◆ **Exercise instructions**: The output should consist solely of the line containing "Out of the small" and the lines that follow it through the end of the data below.

◆ **Data for this task**:

-- Start --

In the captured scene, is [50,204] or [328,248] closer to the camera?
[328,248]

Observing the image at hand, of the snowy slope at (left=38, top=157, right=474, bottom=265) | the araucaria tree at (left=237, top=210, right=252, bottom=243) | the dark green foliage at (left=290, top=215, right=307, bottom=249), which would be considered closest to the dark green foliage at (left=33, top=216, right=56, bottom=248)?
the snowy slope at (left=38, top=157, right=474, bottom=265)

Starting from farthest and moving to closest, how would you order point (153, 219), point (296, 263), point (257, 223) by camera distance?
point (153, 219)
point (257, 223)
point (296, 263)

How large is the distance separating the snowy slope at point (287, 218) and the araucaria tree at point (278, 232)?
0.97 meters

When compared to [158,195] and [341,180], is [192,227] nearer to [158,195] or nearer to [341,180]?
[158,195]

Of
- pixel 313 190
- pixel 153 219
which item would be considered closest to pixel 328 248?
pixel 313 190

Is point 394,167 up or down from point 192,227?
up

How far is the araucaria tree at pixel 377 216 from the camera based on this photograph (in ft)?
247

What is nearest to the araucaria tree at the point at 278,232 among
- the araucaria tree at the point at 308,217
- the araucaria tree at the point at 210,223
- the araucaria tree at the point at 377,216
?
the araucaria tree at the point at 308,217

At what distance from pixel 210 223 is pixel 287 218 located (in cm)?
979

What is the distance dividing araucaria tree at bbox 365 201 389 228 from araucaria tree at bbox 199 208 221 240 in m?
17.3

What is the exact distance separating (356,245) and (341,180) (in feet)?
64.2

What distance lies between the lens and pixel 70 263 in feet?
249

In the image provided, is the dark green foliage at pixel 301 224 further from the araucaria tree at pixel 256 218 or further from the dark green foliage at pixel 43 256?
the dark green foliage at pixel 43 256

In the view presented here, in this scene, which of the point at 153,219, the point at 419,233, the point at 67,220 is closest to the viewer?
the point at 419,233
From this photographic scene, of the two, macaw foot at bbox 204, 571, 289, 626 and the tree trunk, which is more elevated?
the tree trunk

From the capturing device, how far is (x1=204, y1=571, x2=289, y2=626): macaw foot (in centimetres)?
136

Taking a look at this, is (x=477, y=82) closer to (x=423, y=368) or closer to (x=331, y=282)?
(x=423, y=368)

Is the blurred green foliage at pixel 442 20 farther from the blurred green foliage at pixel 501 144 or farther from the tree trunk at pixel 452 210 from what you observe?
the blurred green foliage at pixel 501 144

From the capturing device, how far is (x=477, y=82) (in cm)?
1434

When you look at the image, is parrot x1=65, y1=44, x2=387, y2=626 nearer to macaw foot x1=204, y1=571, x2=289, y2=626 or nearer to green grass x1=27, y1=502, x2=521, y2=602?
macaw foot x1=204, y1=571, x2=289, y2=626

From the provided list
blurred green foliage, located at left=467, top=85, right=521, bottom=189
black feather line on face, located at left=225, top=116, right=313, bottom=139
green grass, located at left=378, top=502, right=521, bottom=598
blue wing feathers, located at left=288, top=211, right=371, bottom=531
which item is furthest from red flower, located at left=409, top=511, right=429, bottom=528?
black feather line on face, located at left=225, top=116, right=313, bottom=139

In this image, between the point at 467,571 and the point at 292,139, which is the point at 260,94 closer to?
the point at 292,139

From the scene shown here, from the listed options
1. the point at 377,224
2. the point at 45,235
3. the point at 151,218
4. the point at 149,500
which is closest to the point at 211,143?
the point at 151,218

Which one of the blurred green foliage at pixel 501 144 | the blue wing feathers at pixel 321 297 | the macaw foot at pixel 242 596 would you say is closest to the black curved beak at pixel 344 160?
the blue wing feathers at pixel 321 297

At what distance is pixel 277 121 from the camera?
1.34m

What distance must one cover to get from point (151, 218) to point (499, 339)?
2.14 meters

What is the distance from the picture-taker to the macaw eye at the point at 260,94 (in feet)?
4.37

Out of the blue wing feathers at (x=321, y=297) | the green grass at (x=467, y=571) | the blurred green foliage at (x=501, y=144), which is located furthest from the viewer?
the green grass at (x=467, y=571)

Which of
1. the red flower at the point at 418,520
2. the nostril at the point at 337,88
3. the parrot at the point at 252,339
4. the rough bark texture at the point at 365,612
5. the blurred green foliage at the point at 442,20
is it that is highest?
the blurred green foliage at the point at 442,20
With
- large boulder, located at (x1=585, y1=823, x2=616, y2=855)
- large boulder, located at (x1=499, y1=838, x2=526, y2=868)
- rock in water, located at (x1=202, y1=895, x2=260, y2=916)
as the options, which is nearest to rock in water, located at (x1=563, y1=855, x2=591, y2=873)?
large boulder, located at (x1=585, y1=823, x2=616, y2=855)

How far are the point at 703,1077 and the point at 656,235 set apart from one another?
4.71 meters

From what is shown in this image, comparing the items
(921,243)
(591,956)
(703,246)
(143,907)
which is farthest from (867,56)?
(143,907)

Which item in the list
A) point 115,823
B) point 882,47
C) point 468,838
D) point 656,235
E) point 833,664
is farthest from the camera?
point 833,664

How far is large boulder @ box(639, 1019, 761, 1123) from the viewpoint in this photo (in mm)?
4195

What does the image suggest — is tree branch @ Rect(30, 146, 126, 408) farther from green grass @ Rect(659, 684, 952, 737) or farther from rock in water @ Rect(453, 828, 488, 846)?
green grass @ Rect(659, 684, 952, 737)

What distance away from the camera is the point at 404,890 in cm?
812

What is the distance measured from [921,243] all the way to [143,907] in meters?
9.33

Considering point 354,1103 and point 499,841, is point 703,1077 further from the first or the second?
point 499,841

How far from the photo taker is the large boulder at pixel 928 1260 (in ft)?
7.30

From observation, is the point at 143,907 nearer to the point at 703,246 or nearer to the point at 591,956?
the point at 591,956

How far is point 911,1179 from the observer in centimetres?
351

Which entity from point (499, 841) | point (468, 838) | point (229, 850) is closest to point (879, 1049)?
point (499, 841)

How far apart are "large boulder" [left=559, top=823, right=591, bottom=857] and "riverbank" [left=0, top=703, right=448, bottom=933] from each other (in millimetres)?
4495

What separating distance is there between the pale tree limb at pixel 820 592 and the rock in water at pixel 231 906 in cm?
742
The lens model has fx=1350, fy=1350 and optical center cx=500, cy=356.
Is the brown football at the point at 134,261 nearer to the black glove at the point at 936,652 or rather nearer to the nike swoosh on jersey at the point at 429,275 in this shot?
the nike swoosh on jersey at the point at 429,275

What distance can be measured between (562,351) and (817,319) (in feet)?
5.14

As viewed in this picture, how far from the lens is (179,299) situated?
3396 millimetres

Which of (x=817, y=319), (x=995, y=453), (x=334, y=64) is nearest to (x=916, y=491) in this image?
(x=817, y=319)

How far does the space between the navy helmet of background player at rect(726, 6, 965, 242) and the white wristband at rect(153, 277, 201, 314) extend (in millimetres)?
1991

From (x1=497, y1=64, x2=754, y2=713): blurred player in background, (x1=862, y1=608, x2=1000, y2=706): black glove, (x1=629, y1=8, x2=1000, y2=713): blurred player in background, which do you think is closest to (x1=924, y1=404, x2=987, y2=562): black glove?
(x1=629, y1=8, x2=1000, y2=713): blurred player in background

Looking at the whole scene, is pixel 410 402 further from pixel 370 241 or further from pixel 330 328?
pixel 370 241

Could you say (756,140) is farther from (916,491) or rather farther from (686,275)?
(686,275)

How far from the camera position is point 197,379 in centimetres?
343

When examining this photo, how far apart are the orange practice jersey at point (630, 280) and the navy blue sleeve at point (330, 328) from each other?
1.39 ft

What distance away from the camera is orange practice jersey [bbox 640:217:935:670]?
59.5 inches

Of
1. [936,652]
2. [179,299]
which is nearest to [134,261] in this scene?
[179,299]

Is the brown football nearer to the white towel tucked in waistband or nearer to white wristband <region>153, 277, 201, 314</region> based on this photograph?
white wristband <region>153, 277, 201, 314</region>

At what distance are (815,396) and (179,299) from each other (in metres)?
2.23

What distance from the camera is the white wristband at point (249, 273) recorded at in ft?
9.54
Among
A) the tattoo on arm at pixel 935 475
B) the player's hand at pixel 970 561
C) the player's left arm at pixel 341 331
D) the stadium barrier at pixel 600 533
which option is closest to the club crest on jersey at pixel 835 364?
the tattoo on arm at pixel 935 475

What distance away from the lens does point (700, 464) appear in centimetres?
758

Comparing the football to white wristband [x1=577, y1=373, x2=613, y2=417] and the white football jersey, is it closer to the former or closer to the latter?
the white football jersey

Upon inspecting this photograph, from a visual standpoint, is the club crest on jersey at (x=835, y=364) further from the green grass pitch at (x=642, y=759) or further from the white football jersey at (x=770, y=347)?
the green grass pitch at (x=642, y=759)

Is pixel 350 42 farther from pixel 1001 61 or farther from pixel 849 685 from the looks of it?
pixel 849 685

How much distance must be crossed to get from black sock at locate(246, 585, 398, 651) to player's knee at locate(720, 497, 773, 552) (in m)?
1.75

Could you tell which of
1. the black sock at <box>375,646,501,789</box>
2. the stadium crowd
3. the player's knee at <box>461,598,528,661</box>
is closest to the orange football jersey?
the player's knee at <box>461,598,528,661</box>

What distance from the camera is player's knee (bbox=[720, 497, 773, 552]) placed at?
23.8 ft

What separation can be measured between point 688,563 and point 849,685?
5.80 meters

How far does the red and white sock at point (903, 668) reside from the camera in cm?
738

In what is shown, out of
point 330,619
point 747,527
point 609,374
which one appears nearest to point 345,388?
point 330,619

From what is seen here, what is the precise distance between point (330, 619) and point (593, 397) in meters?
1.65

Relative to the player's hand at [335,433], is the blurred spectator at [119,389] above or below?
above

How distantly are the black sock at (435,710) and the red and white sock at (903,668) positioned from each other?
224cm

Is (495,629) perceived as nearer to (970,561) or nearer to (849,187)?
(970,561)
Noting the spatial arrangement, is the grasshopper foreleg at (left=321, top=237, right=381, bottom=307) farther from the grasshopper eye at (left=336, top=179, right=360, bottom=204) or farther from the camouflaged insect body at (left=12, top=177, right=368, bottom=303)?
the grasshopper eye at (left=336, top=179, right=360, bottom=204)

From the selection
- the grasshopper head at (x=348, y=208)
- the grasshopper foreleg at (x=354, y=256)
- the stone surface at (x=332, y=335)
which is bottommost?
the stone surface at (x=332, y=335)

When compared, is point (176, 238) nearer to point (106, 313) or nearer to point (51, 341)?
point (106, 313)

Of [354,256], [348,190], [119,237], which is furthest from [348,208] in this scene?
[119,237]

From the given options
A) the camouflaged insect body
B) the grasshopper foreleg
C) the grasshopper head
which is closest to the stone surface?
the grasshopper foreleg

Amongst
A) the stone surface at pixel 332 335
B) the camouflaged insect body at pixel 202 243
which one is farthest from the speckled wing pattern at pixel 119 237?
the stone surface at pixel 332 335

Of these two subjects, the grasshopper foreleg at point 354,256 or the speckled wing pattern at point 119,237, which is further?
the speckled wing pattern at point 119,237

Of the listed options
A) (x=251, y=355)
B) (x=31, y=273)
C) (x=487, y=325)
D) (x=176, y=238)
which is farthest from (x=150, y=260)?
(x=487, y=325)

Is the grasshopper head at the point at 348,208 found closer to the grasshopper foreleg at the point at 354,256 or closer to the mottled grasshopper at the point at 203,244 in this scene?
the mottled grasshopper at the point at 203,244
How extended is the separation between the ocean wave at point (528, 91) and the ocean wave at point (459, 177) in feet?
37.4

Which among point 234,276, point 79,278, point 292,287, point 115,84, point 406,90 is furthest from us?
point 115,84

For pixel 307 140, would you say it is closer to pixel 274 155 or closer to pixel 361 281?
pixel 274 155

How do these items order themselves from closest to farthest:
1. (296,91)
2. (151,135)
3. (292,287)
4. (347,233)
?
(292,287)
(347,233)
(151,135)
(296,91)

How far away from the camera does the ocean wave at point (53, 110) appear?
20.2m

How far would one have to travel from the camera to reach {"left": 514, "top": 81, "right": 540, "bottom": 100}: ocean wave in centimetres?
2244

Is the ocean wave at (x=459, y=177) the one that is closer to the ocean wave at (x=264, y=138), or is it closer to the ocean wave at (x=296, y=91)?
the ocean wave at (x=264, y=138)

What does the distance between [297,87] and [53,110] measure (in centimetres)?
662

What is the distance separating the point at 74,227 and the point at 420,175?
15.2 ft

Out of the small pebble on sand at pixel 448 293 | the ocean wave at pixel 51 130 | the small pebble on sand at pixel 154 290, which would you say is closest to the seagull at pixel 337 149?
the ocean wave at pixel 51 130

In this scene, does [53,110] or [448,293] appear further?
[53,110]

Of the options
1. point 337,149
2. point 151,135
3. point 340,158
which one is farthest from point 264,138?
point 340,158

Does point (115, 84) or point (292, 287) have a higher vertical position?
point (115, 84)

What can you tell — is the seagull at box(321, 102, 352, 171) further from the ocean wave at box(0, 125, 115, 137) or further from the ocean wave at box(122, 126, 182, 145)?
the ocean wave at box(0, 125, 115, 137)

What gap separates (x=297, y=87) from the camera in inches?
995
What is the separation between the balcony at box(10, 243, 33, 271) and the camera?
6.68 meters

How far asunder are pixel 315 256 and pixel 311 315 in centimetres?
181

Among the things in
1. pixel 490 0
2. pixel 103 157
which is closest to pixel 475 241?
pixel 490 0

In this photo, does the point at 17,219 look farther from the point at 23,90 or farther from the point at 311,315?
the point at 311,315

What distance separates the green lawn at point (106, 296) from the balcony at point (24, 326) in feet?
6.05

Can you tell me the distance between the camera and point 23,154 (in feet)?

-- End --

◆ **Answer to the problem**:
Out of the small pebble on sand at pixel 448 293 | the ocean wave at pixel 51 130 | the small pebble on sand at pixel 154 290, which would you say is closest to the seagull at pixel 337 149?
the ocean wave at pixel 51 130

In this scene, does [53,110] or [448,293] appear further?
[53,110]

Of the options
1. point 337,149
2. point 151,135
3. point 340,158
which one is farthest from point 264,138?
point 340,158

Does point (115, 84) or point (292, 287) have a higher vertical position?
point (115, 84)

What can you tell — is the seagull at box(321, 102, 352, 171) further from the ocean wave at box(0, 125, 115, 137) or further from the ocean wave at box(122, 126, 182, 145)?
the ocean wave at box(0, 125, 115, 137)

What gap separates (x=297, y=87) from the camera in inches?
995
What is the separation between the balcony at box(10, 243, 33, 271) and the camera?
6.68 meters

How far asunder are pixel 315 256 and pixel 311 315 in centimetres?
181

Among the things in
1. pixel 490 0
2. pixel 103 157
which is closest to pixel 475 241?
pixel 490 0

In this photo, does the point at 17,219 look farther from the point at 23,90 or farther from the point at 311,315?
the point at 311,315

What distance separates the green lawn at point (106, 296) from the balcony at point (24, 326) in feet?
6.05

Can you tell me the distance between the camera and point 23,154 (in feet)?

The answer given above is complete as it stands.